The underwater relatives of Tendaho's magnetic stripes were first documented in the 1950s by geophysicists who set sail to take thousands of seaboard magnetic readings. The researchers eventually began to see that their readings sketched out distinct sets of stripes running parallel to mid-ocean ridges, and that each stripe's magnetic alignment was the reverse of neighboring stripes.
The striped magnetic pattern develops because, as oceanic crust pulls apart, magma rises to the surface at mid-ocean ridges and spills out to create new bands of ocean floor. Ferromagnetic minerals in the hot magma align themselves with the Earth's magnetic field, which completely reverses its north-to-south polarity every now and then, and freeze in that alignment as the magma cools. Later, after the planet's magnetic field flips again, the next stripe of new ocean floor aligns its polarity in the opposite direction.
"For many ocean basins, the timing of their openings has been based on the appearance of these magnetic stripes," because scientists long believed that the stripes first appeared when seafloor spreading started, Bridges said.
But the stripes that Bridges' team found in Tendaho may prove that conventional wisdom wrong.

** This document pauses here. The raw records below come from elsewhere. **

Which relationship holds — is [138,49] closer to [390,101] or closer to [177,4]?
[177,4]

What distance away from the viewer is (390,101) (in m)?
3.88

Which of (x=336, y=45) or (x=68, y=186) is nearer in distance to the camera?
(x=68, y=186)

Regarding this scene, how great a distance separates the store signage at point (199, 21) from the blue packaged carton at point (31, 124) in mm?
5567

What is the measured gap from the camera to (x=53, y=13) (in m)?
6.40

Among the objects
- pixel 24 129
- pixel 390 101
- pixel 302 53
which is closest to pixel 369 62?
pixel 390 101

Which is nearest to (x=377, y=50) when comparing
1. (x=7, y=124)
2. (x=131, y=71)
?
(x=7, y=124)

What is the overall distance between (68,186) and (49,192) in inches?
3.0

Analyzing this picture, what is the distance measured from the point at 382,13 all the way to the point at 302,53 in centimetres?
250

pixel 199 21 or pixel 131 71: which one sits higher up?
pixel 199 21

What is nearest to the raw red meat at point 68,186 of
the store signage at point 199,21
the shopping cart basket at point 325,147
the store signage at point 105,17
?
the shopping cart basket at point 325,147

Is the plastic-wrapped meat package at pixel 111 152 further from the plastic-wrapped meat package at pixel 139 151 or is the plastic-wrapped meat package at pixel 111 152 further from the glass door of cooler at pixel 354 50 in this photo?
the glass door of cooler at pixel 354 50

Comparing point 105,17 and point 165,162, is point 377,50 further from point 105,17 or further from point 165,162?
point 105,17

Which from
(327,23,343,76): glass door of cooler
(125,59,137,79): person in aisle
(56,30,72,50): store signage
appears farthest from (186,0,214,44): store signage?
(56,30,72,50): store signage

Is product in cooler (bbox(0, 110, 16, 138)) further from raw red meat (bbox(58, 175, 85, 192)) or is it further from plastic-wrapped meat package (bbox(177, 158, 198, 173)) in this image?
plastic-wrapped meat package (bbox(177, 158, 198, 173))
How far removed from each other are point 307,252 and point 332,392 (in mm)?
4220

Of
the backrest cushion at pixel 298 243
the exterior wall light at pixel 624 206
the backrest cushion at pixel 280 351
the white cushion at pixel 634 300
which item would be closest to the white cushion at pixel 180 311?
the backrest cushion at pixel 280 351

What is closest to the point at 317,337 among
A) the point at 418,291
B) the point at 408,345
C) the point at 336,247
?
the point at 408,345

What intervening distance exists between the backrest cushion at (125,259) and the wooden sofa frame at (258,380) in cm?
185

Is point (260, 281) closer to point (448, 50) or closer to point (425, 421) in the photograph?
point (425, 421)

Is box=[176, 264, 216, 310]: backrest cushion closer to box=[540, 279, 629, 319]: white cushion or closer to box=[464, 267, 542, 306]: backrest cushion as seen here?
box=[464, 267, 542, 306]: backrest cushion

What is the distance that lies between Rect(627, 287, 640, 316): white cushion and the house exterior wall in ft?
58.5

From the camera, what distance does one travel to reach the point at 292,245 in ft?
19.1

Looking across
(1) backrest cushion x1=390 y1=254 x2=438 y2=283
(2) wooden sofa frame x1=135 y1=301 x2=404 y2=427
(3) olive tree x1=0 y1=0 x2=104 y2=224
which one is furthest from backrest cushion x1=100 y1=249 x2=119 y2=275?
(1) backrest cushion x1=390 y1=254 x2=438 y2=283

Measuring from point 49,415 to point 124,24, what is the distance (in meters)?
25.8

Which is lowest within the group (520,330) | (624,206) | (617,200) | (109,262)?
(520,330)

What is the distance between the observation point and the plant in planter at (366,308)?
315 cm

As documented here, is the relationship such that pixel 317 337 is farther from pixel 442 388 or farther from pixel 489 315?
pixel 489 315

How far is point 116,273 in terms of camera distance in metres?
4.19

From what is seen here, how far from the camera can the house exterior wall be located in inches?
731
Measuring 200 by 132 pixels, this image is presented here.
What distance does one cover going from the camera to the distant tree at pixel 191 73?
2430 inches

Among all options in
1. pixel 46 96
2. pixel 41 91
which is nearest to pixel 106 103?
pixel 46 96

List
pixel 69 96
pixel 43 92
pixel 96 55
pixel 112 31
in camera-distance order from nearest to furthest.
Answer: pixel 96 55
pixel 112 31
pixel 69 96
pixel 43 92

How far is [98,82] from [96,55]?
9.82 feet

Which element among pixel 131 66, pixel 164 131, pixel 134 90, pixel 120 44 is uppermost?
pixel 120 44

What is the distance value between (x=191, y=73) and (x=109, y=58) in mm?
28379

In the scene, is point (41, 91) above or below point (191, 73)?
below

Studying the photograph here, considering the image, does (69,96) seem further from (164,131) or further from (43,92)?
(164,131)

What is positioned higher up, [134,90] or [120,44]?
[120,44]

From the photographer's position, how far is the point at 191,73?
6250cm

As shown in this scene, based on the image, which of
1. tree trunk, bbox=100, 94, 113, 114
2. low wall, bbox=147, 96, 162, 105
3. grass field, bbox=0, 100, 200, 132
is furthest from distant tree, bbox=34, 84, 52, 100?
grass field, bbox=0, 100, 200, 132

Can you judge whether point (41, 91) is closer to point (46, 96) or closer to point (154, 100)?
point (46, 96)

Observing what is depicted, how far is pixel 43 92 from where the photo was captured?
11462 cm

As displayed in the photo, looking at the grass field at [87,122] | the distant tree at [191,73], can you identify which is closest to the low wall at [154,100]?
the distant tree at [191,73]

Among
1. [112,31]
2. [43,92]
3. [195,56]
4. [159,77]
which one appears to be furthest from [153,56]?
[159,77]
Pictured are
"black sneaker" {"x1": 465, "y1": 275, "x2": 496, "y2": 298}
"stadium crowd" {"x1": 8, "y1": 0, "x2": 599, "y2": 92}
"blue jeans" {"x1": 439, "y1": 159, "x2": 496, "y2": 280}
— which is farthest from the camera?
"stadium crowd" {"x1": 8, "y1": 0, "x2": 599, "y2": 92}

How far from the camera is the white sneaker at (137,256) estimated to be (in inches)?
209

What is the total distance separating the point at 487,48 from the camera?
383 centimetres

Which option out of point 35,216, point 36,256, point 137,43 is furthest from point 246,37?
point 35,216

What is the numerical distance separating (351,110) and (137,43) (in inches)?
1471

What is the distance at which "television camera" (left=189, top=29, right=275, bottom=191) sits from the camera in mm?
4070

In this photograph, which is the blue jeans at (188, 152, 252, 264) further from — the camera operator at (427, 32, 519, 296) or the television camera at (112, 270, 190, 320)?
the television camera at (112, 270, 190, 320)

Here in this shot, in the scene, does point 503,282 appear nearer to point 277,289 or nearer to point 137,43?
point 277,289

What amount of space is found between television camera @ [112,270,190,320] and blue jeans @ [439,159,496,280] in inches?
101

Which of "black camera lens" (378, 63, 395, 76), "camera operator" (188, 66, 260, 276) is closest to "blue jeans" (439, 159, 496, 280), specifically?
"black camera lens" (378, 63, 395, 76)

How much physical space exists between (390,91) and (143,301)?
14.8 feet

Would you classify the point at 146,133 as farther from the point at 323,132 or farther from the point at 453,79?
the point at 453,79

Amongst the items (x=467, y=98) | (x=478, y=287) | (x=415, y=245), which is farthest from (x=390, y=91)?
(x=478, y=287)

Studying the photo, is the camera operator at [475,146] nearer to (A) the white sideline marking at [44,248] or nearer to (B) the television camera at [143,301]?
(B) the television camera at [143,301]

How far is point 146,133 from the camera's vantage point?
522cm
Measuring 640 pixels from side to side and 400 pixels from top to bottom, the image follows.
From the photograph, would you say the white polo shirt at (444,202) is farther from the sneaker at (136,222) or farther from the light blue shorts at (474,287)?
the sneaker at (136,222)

Tendaho's magnetic bands, which measure 6 mi (10 km) wide, are embedded in continental crust, not oceanic crust. And unlike magnetic stripes on the ocean floor, Tendaho's formed through diking: as the African crust stretched thin, streams of magma intruded the continental crust and hardened. Like in the oceanic stripes, ferromagnetic minerals in the dikes aligned with the planet's magnetic field as the magma hardened. Their magnetic signals are very similar to those of ocean-floor stripes.
This all happened sometime between 1.8 million years ago, when the region's continental crust began to break apart, and 780,000 years ago, when the Earth's magnetic poles last flipped, Bridges said.
Scientists predict it could be as many as 2 million years before the crust in the Tendaho Graben ruptures and begins to form an ocean basin. Altogether, this means that Tendaho's magnetic stripes could predate the future ocean basin by nearly 4 million years.
And magnetic stripes may predate other ocean basins, too.
"Other groups have found evidence suggesting that perhaps the Atlantic basin opened up a little later than what's currently believed," Bridges said. "It's sort of an interesting time in this field."